Green Power Island, a proposal co-developed by the Danish architects Gottlieb Paludan, envisions fake land masses off coastal regions around the world, from Tampa to Bahrain, that would tuck away wind and solar energy. The islands would leverage the planet’s most abundant resource, seawater, to store then release excess electrical power depending on load demands. The process is called pumped-storage hydroelectricity, and it’s already fairly prevalent today. Here, it’d be getting its own digs.
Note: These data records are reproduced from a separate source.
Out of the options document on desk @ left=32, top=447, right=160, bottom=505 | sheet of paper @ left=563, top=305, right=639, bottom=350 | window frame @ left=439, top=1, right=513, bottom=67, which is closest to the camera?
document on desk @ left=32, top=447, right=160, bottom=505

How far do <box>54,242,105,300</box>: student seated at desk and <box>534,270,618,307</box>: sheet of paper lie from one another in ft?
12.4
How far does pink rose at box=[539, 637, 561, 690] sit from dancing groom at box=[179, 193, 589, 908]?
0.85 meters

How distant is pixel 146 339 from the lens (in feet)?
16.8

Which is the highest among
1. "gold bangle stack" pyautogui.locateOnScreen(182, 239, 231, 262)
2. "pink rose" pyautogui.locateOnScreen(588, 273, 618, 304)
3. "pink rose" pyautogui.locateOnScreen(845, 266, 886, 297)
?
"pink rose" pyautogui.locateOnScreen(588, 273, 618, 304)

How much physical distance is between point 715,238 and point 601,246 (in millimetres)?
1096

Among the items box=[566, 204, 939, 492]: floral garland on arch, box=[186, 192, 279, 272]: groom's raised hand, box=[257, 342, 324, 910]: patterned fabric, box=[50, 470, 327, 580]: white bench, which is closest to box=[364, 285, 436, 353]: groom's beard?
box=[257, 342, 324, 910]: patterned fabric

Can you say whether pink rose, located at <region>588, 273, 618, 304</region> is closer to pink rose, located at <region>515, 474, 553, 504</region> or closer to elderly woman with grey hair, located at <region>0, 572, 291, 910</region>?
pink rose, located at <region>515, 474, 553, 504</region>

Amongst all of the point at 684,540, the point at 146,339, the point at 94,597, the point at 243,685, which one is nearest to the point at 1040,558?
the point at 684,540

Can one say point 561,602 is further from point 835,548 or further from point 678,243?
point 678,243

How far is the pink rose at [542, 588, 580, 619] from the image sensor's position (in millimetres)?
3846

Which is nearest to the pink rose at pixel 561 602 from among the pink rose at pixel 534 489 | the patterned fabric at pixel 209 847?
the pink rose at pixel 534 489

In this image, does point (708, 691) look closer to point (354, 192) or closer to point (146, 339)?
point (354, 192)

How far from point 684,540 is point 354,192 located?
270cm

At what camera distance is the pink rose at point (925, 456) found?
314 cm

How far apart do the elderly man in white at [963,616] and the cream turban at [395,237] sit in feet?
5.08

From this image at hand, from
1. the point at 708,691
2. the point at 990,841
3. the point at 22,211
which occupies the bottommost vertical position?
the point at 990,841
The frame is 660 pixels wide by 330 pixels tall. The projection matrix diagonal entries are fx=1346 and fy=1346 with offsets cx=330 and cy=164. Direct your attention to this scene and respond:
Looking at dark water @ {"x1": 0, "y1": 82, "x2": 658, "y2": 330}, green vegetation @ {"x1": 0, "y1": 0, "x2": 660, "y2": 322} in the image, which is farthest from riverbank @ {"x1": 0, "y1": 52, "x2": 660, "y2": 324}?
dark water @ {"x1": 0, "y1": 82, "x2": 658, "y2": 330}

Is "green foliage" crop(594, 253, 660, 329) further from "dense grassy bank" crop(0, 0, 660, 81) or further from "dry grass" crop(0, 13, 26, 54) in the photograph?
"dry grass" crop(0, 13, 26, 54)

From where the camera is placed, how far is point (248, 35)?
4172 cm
The idea solves several technical problems at once. Storing renewable energy is a bitch. Most of the time, wind turbines and solar panels are producing energy at the precise moment no one needs it, and the last thing you want is for all that gold-hearted work to go to waste. Things will only get worse as power companies ramp up their renewable portfolios.
Storage is especially vexing in low-lying areas. The basic conceit of hydro pumping is that you pipe water up a hill when you have plenty of energy, then you release it when you need energy. That’s fine in the mountains, where gravity’s working in your favor. At sea level? Not so much. Gottlieb Paludan proposes building a deep lagoon on each island. During peak demand, the lagoon fills up, driving energy-generating turbines. When demand eases, the lagoon empties (via solar- and wind-powered pumps). The architects estimate that you can regenerate as much as 80 percent of your energy.
But what really intrigues us is that the islands seem like excellent design solutions. Power plants are hideous. They also take up a lot of room. Moving energy storage to coastal waters is an ingenious way to dodge all the fuss of building infrastructure on precious land. At the same time, you’re keeping power close to the consumers so you don’t have to throw up miles of energy-sucking transmission lines. Not that the islands are just pumps and salty lagoons. Gottlieb Paludan have plans to soup them up with trails, beaches, housing, businesses, and, yeah, even golf courses.
Obviously, there are some major concerns here: How will the islands affect the seabed? What happens to the surrounding marine life? Who pays for such a massive infrastructural undertaking? At the same time, we shouldn’t dismiss the idea as a total fantasy. It’s a concerted attempt to surmount some of the biggest technical and design challenges of the new energy economy. And hey, if the energy part doesn’t work out, the islands could always make for nice resorts.